**Work instructions**
Write out each of the records below word for word, keeping every line as it stands.
--- Material to process ---
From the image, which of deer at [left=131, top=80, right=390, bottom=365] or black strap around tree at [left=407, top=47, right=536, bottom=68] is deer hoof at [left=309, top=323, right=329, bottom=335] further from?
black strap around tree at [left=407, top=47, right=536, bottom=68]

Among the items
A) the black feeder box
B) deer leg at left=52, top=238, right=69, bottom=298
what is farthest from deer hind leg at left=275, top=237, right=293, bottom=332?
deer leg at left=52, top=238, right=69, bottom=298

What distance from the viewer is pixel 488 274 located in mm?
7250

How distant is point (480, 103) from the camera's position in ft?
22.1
---
**Reply**
From the image, which of deer at [left=131, top=80, right=390, bottom=365] or black strap around tree at [left=407, top=47, right=536, bottom=68] is deer hoof at [left=309, top=323, right=329, bottom=335] further from?
black strap around tree at [left=407, top=47, right=536, bottom=68]

Among the items
A) the black feeder box
B) deer leg at left=52, top=238, right=69, bottom=298
what is farthest from deer hind leg at left=275, top=237, right=293, bottom=332?
deer leg at left=52, top=238, right=69, bottom=298

What distance from the viewer is pixel 488 274 located in mm?
7250

How distant is point (480, 103) from the camera's position in ft?
22.1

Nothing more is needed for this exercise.